Endowment: $940 million as of June 30, 2006

Location: Pittsburgh, Pennsylvania


Campus Survey: Yes

Dining Survey: Yes

Endowment Survey: Yes


Data compiled from independent research. For information on data collection and evaluation, please see the Methods section.

Overall grade  
B -
Carnegie Mellon has a Green Practices Committee, an environmental coordinator, and an EcoReps program in the residence halls. A comprehensive 115-page environmental assessment report was completed in 2005. The purchasing department has an environmental procurement mission statement and an environmentally preferable packaging agreement. There is no overall sustainability policy.
The university is a founding EPA Green Power Partner and a recipient of a 2001 Green Power Leadership Award for making, what was at the time, the largest single retail purchase of wind energy in the nation. The university supplies 15 percent of its energy needs with a mixed portfolio of Pennsylvania wind, national wind, low-impact hydro, and landfill gas. By 2008, 20 percent of the school’s energy will come from renewable sources. Housing and dining installed 75 vendor misers on campus to reduce the power used by vending machines by 46 percent.
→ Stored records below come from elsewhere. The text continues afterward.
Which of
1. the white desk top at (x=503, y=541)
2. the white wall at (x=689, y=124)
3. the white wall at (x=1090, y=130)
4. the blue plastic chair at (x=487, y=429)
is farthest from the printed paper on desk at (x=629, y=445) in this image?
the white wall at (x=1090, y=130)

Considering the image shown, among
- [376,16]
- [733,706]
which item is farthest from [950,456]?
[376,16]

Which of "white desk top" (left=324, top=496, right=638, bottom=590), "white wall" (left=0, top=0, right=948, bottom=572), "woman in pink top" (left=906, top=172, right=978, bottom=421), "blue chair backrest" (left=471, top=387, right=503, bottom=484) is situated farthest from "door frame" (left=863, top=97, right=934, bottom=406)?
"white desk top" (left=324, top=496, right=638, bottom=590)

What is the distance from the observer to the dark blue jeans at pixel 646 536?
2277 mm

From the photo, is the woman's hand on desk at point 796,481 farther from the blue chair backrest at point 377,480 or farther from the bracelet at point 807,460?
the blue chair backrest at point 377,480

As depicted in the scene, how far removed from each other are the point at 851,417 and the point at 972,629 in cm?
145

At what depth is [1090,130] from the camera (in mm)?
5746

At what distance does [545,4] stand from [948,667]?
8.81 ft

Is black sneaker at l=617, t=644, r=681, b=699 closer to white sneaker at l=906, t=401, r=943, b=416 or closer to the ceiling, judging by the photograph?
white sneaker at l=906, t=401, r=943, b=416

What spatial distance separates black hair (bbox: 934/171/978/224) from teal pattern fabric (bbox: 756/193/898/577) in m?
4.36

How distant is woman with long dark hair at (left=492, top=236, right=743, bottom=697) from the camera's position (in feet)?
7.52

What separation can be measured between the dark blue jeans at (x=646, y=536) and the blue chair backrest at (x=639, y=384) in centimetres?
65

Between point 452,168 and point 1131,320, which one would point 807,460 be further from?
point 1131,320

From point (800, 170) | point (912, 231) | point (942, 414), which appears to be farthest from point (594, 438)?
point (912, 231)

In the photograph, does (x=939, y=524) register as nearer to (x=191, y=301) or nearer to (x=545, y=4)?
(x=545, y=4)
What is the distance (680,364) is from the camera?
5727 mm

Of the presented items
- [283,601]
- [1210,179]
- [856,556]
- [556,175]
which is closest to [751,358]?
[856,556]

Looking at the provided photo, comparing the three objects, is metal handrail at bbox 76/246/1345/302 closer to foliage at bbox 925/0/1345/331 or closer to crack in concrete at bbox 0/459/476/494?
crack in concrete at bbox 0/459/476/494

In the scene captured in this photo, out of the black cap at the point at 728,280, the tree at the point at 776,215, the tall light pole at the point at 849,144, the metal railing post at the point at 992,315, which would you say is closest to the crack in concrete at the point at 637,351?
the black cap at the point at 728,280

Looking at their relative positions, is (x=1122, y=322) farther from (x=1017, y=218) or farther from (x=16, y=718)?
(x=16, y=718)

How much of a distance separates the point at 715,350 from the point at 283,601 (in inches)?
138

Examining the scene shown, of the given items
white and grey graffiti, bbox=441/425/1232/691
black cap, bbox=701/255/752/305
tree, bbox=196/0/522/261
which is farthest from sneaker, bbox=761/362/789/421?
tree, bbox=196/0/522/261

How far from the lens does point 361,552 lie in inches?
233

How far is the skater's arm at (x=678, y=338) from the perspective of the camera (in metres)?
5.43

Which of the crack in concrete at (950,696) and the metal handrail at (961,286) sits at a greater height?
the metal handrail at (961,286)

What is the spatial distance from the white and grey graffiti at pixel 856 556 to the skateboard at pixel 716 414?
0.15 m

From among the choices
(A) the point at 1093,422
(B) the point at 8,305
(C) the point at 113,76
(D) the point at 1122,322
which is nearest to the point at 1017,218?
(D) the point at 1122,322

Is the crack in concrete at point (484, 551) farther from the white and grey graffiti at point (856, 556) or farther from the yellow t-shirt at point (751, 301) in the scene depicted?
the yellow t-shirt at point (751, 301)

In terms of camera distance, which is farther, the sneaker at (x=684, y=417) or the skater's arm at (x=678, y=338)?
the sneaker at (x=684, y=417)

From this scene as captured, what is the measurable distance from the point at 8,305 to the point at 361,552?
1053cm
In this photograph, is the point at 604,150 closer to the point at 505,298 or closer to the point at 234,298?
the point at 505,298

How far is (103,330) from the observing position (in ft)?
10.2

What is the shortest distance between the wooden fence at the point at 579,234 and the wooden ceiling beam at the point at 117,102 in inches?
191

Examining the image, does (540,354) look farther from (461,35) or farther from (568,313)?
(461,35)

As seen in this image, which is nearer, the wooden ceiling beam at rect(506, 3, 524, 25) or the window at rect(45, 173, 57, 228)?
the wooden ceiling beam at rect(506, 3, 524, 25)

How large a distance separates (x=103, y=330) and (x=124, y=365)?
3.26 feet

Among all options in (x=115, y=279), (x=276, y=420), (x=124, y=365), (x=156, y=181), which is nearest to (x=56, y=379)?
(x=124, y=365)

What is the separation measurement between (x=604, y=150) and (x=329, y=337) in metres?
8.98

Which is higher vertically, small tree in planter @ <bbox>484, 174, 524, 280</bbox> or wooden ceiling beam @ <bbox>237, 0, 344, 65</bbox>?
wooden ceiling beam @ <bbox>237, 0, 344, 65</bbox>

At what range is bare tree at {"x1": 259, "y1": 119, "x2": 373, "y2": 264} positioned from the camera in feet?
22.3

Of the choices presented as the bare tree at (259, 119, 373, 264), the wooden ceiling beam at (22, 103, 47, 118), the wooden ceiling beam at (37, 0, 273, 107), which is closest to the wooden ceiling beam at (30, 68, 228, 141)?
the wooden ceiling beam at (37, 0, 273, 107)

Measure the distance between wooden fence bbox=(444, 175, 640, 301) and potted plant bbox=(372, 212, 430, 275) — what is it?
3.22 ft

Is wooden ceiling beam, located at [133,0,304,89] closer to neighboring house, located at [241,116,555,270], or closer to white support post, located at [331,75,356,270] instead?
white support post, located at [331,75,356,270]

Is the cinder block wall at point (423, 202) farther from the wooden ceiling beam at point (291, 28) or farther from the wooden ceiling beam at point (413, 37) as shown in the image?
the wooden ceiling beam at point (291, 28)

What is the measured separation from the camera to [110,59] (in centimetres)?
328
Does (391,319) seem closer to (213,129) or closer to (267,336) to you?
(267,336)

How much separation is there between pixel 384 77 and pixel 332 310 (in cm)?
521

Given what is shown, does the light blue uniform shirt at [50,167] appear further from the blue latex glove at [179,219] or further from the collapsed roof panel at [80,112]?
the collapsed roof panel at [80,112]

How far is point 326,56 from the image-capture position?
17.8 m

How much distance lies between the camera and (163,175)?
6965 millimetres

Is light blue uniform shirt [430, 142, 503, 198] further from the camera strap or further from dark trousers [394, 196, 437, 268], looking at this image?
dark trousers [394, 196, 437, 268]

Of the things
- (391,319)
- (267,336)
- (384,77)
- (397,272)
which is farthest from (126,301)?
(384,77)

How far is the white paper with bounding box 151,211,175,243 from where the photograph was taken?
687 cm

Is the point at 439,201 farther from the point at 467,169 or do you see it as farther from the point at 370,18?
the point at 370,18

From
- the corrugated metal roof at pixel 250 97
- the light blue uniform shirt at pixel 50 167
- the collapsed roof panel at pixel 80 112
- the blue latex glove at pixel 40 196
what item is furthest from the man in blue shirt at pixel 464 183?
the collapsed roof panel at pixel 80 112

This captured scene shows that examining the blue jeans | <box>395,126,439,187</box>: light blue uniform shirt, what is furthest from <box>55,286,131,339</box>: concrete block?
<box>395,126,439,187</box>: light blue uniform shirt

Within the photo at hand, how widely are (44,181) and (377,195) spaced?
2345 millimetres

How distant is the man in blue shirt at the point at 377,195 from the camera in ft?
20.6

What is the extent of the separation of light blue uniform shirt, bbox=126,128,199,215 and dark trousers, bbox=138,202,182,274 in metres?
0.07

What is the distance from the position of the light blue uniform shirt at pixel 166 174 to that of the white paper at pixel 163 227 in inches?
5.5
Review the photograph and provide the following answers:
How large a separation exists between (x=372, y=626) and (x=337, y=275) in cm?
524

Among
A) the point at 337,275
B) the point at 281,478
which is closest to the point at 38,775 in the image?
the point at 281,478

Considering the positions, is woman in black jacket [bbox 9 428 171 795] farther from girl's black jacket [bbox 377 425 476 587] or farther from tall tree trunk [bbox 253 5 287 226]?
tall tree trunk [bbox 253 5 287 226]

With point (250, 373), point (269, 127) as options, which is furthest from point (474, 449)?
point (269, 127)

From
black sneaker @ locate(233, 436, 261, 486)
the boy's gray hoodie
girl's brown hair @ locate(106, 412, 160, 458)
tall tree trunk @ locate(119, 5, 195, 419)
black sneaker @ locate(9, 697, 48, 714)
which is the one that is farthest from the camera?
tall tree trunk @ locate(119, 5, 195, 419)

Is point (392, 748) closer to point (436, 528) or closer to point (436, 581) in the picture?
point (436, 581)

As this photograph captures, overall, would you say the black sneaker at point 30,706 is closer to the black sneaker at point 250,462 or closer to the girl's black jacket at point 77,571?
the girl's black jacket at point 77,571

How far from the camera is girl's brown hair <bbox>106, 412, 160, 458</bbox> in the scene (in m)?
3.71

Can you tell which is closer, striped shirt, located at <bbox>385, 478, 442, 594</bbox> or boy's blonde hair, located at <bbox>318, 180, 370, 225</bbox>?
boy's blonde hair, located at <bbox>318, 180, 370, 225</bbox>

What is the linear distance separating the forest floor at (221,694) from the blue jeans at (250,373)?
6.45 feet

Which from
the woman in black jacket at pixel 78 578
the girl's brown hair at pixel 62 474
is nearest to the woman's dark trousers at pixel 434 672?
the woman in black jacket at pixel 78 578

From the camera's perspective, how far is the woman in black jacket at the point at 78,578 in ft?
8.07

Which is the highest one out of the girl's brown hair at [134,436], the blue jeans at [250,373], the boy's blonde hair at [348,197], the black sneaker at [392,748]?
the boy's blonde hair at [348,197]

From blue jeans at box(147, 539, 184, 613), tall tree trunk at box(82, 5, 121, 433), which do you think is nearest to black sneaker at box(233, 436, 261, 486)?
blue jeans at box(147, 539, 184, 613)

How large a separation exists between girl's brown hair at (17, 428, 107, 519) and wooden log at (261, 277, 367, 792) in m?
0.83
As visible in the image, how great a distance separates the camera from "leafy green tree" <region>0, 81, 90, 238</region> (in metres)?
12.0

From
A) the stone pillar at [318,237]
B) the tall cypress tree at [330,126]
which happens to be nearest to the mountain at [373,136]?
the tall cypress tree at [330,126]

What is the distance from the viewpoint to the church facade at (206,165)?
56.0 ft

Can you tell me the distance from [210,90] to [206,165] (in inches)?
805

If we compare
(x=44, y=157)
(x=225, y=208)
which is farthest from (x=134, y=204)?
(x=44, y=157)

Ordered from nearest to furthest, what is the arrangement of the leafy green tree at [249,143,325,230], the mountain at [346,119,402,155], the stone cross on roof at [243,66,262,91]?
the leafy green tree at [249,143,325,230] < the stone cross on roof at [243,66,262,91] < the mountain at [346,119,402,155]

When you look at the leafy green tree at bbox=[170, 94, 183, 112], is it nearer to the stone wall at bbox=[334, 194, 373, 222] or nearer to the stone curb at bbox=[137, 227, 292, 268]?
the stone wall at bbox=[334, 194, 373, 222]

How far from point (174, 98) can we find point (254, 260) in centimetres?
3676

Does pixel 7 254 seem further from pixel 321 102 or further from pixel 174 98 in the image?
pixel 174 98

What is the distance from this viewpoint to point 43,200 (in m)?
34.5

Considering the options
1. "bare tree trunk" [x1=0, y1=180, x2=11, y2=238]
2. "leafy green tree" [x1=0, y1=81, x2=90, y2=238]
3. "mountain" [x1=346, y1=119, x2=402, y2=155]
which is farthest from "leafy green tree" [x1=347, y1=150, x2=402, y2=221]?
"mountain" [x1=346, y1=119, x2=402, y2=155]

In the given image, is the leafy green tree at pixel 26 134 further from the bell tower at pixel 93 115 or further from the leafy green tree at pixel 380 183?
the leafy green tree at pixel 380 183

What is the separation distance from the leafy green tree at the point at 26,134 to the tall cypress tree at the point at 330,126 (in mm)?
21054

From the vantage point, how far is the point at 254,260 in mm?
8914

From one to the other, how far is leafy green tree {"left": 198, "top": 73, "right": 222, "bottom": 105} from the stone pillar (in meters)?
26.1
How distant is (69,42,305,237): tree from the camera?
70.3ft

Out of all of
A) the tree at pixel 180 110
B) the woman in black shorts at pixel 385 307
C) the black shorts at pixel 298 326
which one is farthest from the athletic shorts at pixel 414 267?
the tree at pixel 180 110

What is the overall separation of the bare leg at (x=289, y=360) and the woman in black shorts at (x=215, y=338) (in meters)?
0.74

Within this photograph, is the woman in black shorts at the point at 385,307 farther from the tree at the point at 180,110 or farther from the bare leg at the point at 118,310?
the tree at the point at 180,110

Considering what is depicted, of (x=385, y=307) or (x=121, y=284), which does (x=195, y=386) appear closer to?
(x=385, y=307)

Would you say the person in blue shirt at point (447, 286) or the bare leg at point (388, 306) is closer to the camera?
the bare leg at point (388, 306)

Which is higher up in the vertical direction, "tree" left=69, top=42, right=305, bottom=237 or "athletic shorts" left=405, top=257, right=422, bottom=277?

Although the university has shown a commitment to emissions reductions through its actions, it has not signed a formal agreement.
The university purchases from a distributor that buys from dozens of local producers. Cage-free eggs, organic produce, and fair-trade coffee are now served, with the option of using biodegradable to-go containers. A composting program has been proposed for the dining halls and the university is currently working on an initiative to make biodiesel from waste oil in the dining halls. The university has a comprehensive recycling program, including carpet recycling and participation in the Nike Reuse-a-Shoe program.
The university’s building policy requires that all new buildings and renovations achieve LEED Silver certification, at a minimum. Currently there is one LEED-certified, four LEED Silver-certified, and one LEED Gold-certified building on campus. Four additional LEED buildings are in design or under construction. The university was a pilot partner in the EPA’s Lab21 program for green design in laboratory facilities.
The university’s shuttles run on biodiesel fuel and police cars use E-85 ethanol fuel. The facilities department’s fleet includes six electric vehicles. Free bus passes are given to students, faculty, and staff, and Zipcars are available, as well. Carpools receive special parking privileges.
The university makes neither its proxy voting record nor its list of endowment holdings public. This information is only available to trustees and senior administrators.
The university aims to optimize investment return and is currently invested in renewable energy investment funds or similar investment vehicles.
The university asks that its investment managers handle the details of proxy voting.